Бульо склонил голову, ничего не отвечая, и слезы покатились по его щекам. Эта безмолвная горесть, столь искренняя и столь трогательная, взволновала графа сильнее, нежели он думал. Он встал, взял руку бедного сбира и крепко пожал ее.
– Не будем больше говорить об этом, Бульо, – дружески сказал он, – я не стану злоупотреблять вашей преданностью. Но не скрою, она меня очень тронула, и я сохраню вечную признательность к вам. Обнимите меня, мой старый друг, и не будем поддаваться чувствам, ведь мы мужчины, черт побери!
– О, ваше сиятельство! Я не стану унывать, – отвечал сбир, бросаясь в открытые для него объятия, – ведь вы не сможете мне запретить думать о вас, где бы вы ни были.
– Я этому не противлюсь, друг мой, – отвечал граф, смеясь, – поступайте как хотите. Однако, – прибавил он уже серьезно, – признаюсь, я не прочь, оказавшись вдали от света, знать, что там происходит. Может случиться такое непредвиденное обстоятельство, которое изменит мои намерения и заставит меня вернуться на свободу.
– О, будьте покойны, ваше сиятельство! – вскричал сбир, почти обрадовавшись этому туманному обещанию. – Я устрою так, что вы будете знать все новости. Недаром я шесть лет служу кардиналу, он хороший учитель, я воспользовался его уроками и кое-что усвоил. Вы увидите меня в деле.

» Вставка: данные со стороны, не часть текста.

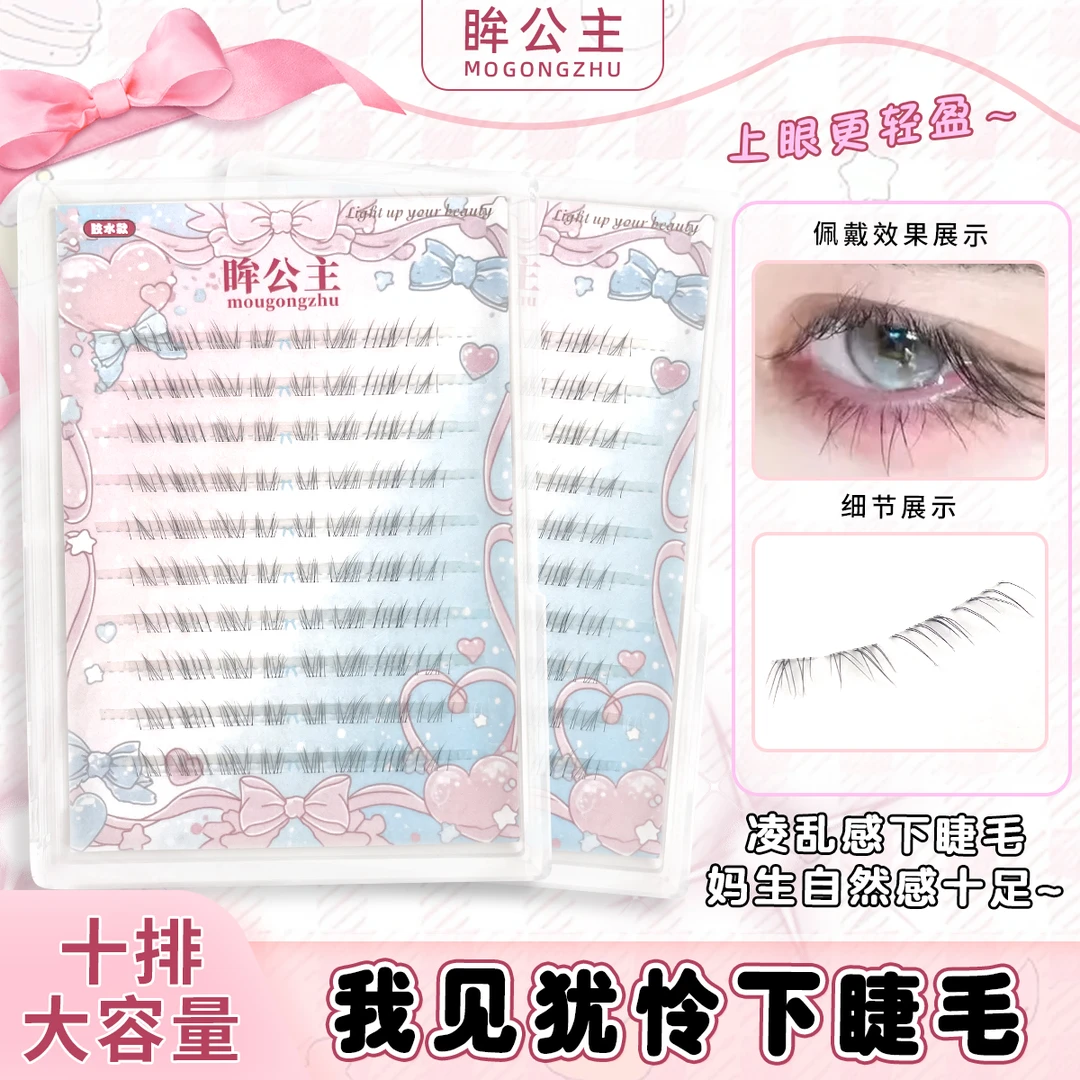 我见犹怜下睫毛清冷感仿真自然妈生透明梗野生凌乱大容量假睫毛贴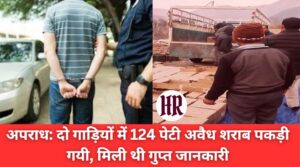 Himachal Crime News (Bilaspur): 124 boxes of illegal liquor were caught in two vehicles, secret information was received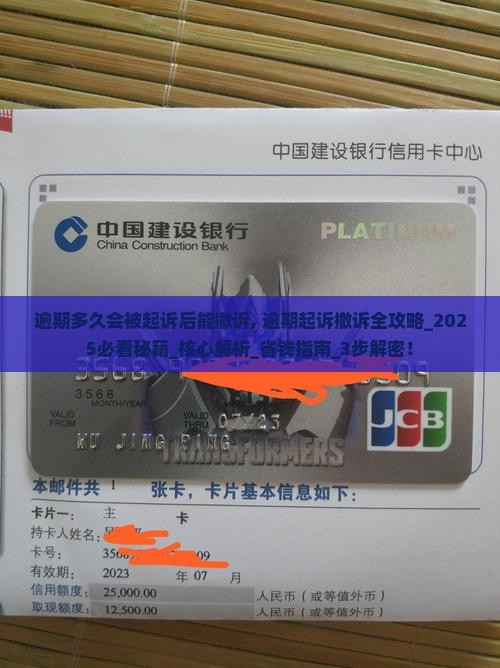 逾期多久会被起诉后能撤诉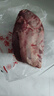 月盛齋【冰鮮牛肉】國產(chǎn)牛腱子凈重2斤 內(nèi)蒙牛肉生鮮鮮肉 中華老字號 曬單實拍圖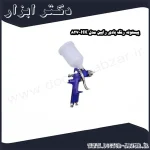 پیستوله رنگ بادی رابین مدل HK 827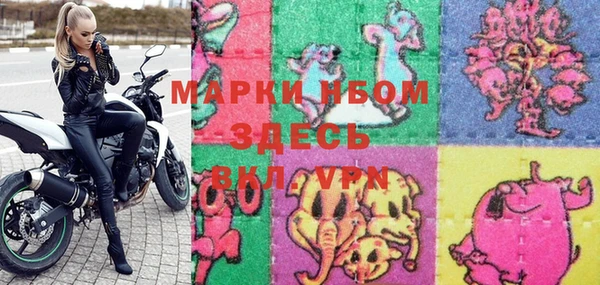 мескалин Алзамай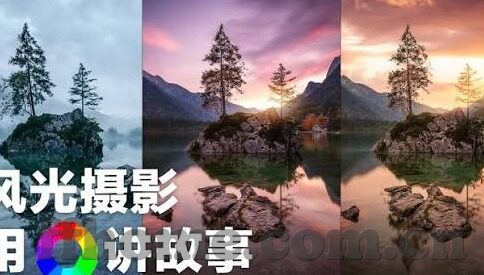 足球比分半全场胜负-足球比分半全场，洞察胜负玄机，领略绿茵魅力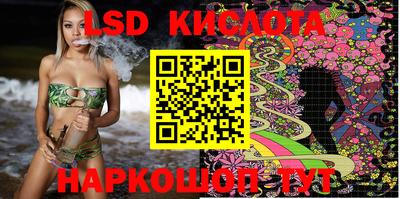 синтетический гашиш Краснодар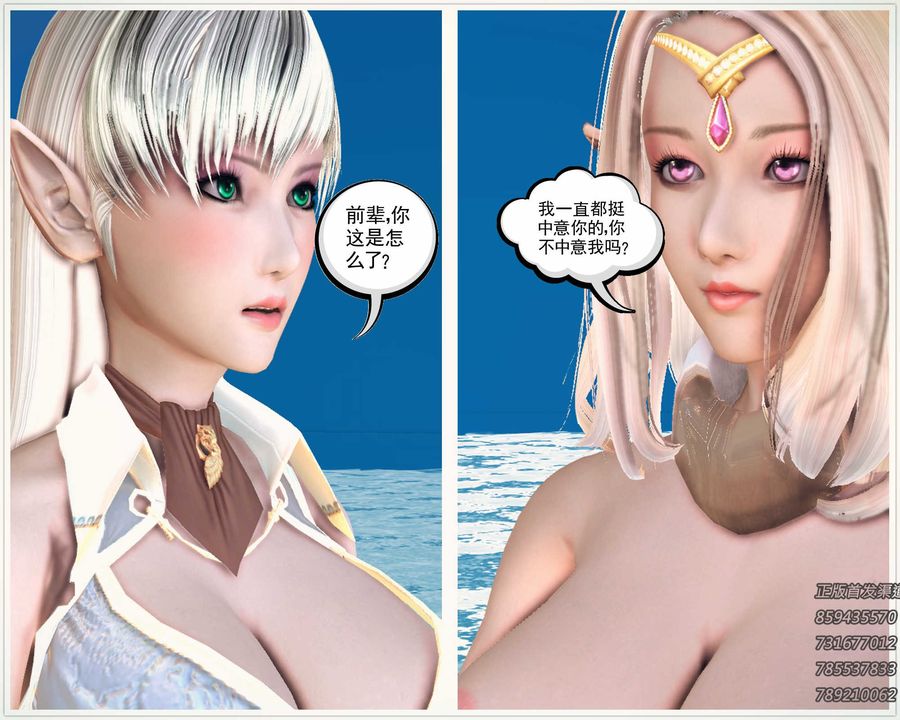 《[3D]降魔傳》漫画 第86話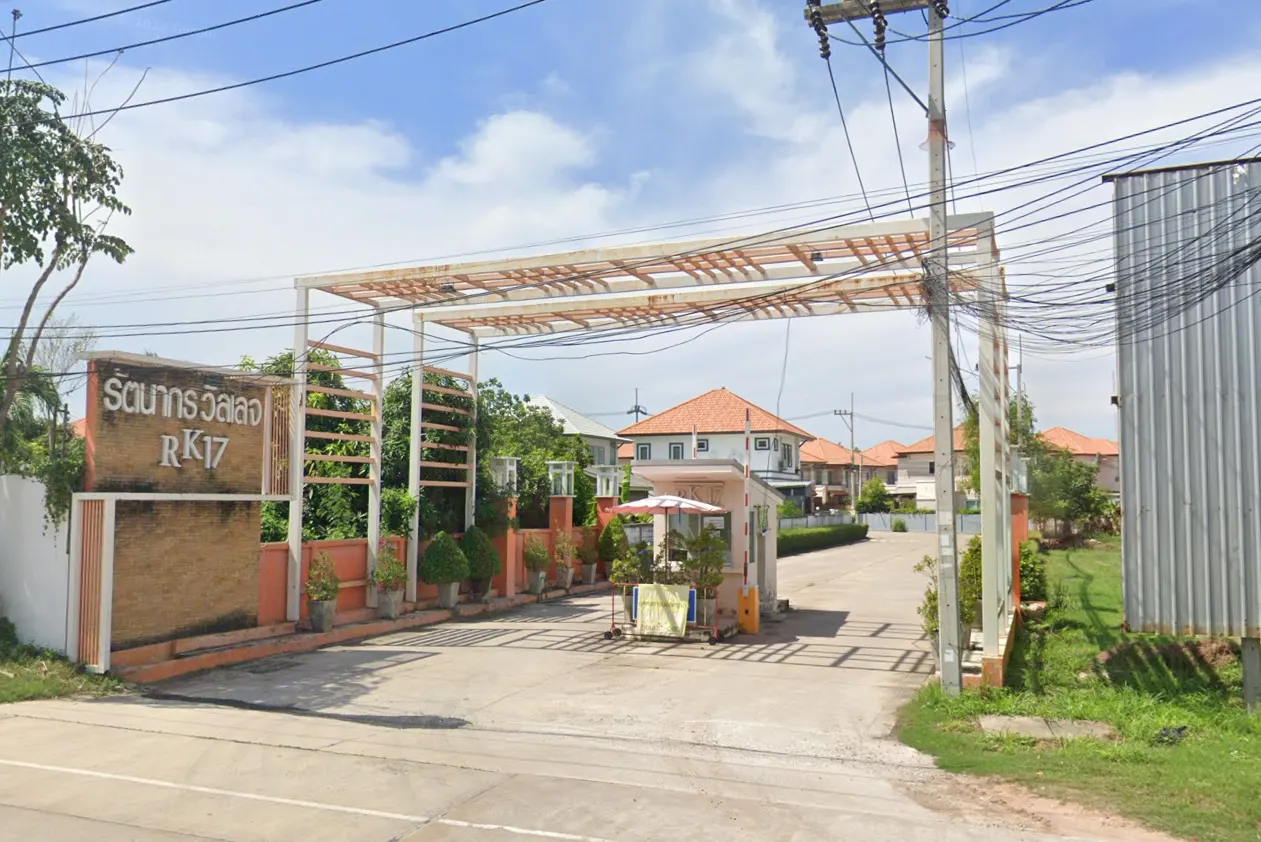 Ratanakorn Village 17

– Итак, решено! Теперь, кажется, неплохо бы позавтракать, прежде чем мы продолжим путь. Я чувствую зверский аппетит.
– Сейчас я прикажу трактирщику подать вам завтрак.
– Вы будете завтракать со мной, Бульо, – сказал граф, дружески ударяя сбира по плечу, – и надеюсь, что до нашего приезда на остров Сент-Маргерит всегда будет так.
– Конечно, это для меня большая честь, но…
– Я этого хочу, кроме того, ведь вы являетесь частью моего семейства.
Франсуа Бульо поклонился и вышел. Заказав обильный завтрак, он распорядился, чтобы часть конвойных отравлялась в Париж, и потом вернулся к графу в сопровождении трактирщика. Тот в несколько минут накрыл на стол, уставил его отменными блюдами и ушел, оставив своих гостей за трапезой.
Путешествие продолжалось без происшествий, о которых стоило бы упоминать. Пленник и его страж договорились обо всем окончательно. Сбир слишком хорошо узнал характер человека, с которым имел дело, и не пытался возвращаться к разговору, в котором все точки над «i» были уже расставлены.
Во времена, когда происходила наша история, во Франции не было, как ныне, сети железных дорог. Самый незначительный переезд требовал огромного времени. Тяжелые экипажи с трудом выдерживали тряску и вязли в непролазной грязи. Таким образом, несмотря на быструю езду, прошло семнадцать дней, прежде чем пленник и его конвой прибыли в Тулон.